The island has been lauded for what Fitch Ratings called its “unorthodox” way of handling its crisis, which started with a refusal to bail out the banks and has since included the world’s most extensive write-offs of mortgage debt. The hard line has been held up as a model by the International Monetary Fund, which led a $4.6 billion rescue in 2008 and now says the economic recovery is “well established.”
The IMF estimates the economy will grow 1.9 percent this year and 2.1 percent in 2014, boosted by exports and consumer spending. Unemployment will slide to 4.6 percent next year, the group said.
Still, the capital controls, which the government is struggling to phase out, are largely blocking foreign investments.
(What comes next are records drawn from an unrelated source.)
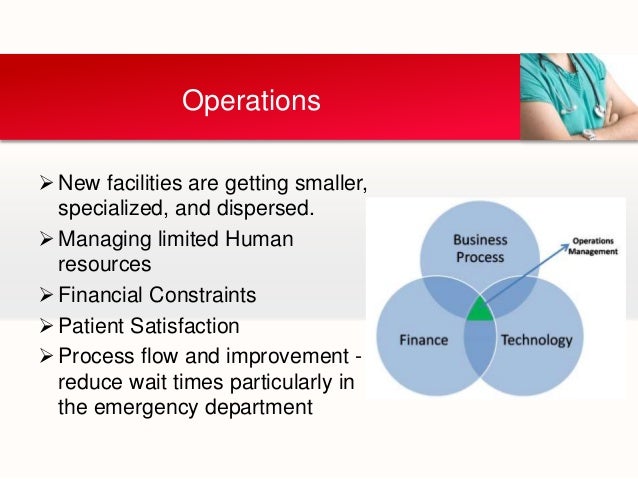 Operations

➢ New facilities are getting smaller, specialized, and dispersed.
➢ Managing limited Human resources
➢ Financial Constraints
➢ Patient Satisfaction
➢ Process flow and improvement - reduce wait times particularly in the emergency department

Business Process
Operations Management
Finance
Technology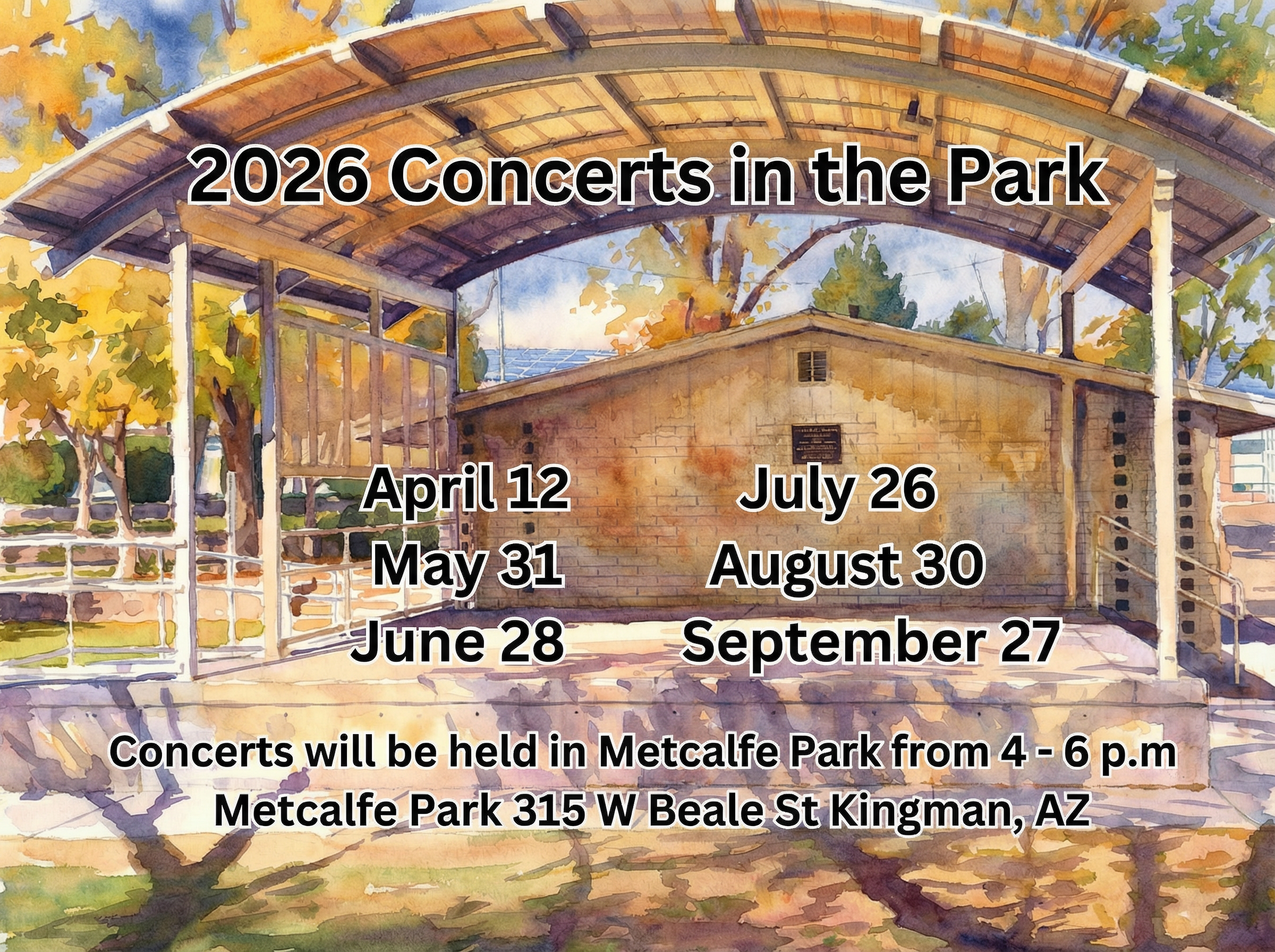 2026 Concerts in the Park

April 12
May 31
June 28

July 26
August 30
September 27

Concerts will be held in Metcalfe Park from 4 - 6 p.m
Metcalfe Park 315 W Beale St Kingman, AZ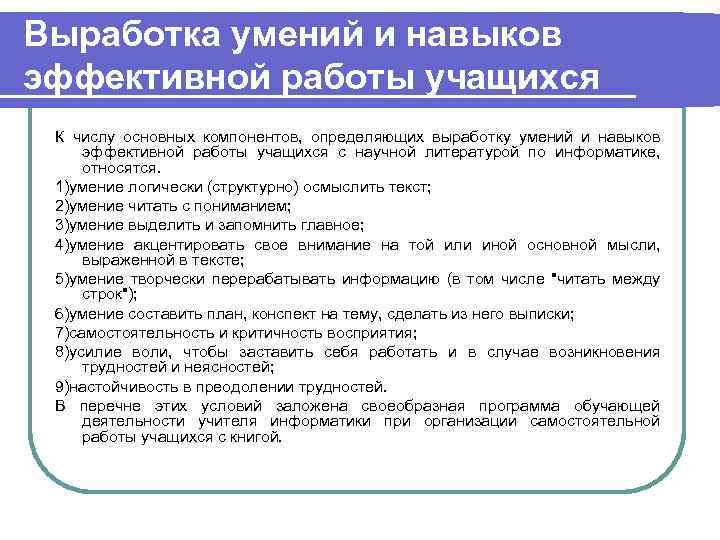 Выработка умений и навыков эффективной работы учащихся

К числу основных компонентов, определяющих выработку умений и навыков эффективной работы учащихся с научной литературой по информатике, относятся.

1)умение логически (структурно) осмыслить текст;

2)умение читать с пониманием;

3)умение выделить и запомнить главное;

4)умение акцентировать свое внимание на той или иной основной мысли, выраженной в тексте;

5)умение творчески перерабатывать информацию (в том числе "читать между строк");

6)умение составить план, конспект на тему, сделать из него выписки;

7)самостоятельность и критичность восприятия;

8)усилие воли, чтобы заставить себя работать и в случае возникновения трудностей и неясностей;

9)настойчивость в преодолении трудностей.

В перечне этих условий заложена своеобразная программа обучающей деятельности учителя информатики при организации самостоятельной работы учащихся с книгой.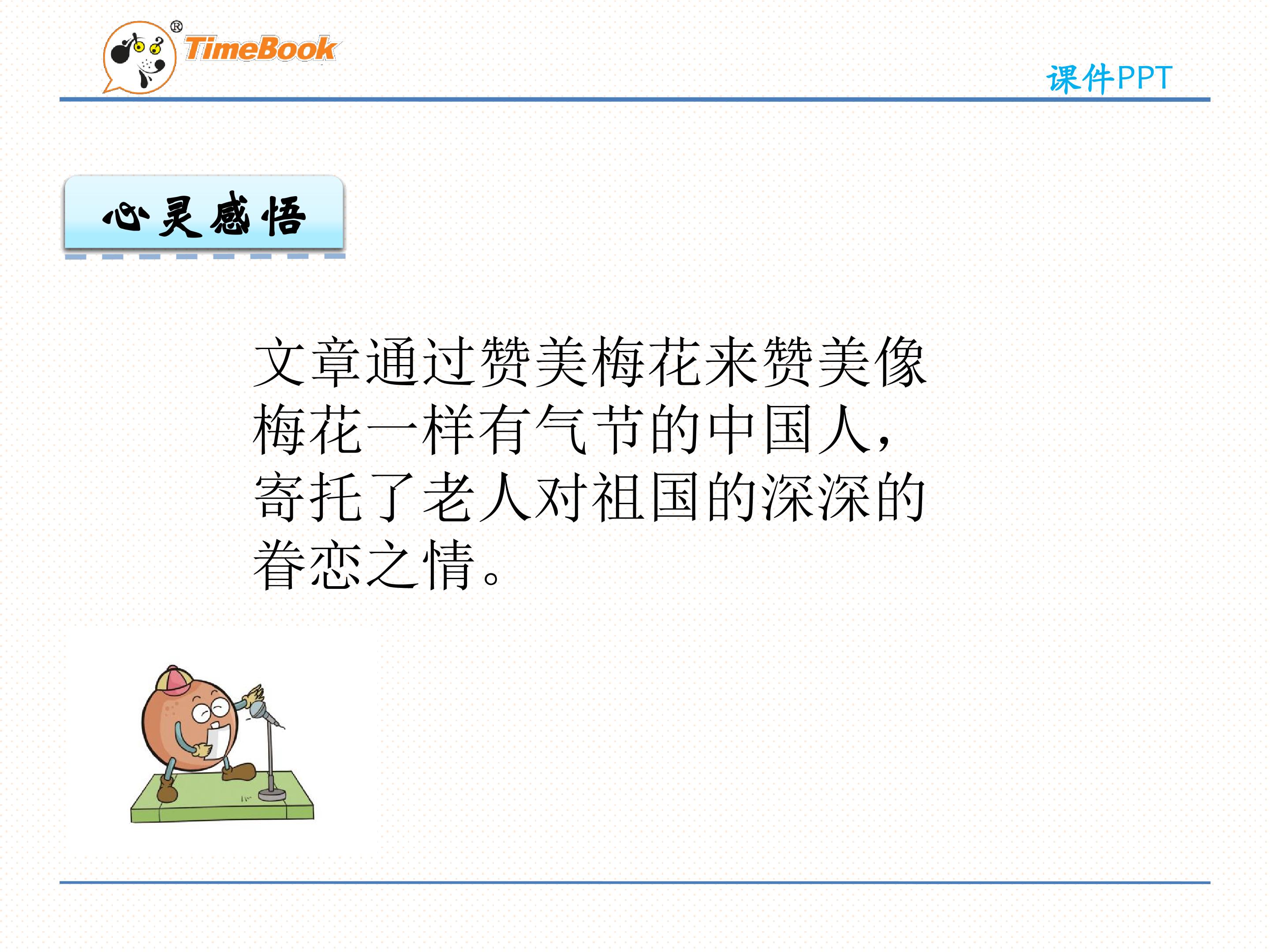 TimeBook®

课件PPT

心灵感悟

文章通过赞美梅花来赞美像梅花一样有气节的中国人，寄托了老人对祖国的深深的眷恋之情。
The former government, which was ousted in April elections, also blocked attempts by Chinese billionaire Huang Nubo to build a resort amid concern over foreign ownership.
Huang is now considering reviving his bid as the new government looks over the rules, his Akureyri, said Iceland-based spokesman Halldor Johannsson.
Investments are needed to sustain the momentum and make tourism a more year-round affair, said Bjorgolfur Johannsson, president and chief executive of Icelandair Group which operates the airline and a chain of hotels.
Iceland will be able to double or triple the number of guest coming to explore the country, according to Johannsson.
Last year, the number of hotel beds rose 6.9 percent to 22,525, encompassing 368 hotels, according the Tourist Board. Landsbankinn estimates that the country will need to invest 24 billion kronur ($202 million) by 2020 to create 1,600 rooms only in Reykjavik to keep up with a jump in visitors.
“Iceland isn’t sold out,” he said after announcing the start of a new 142-room Reykjavik hotel. “In many parts of the country there are opportunities.”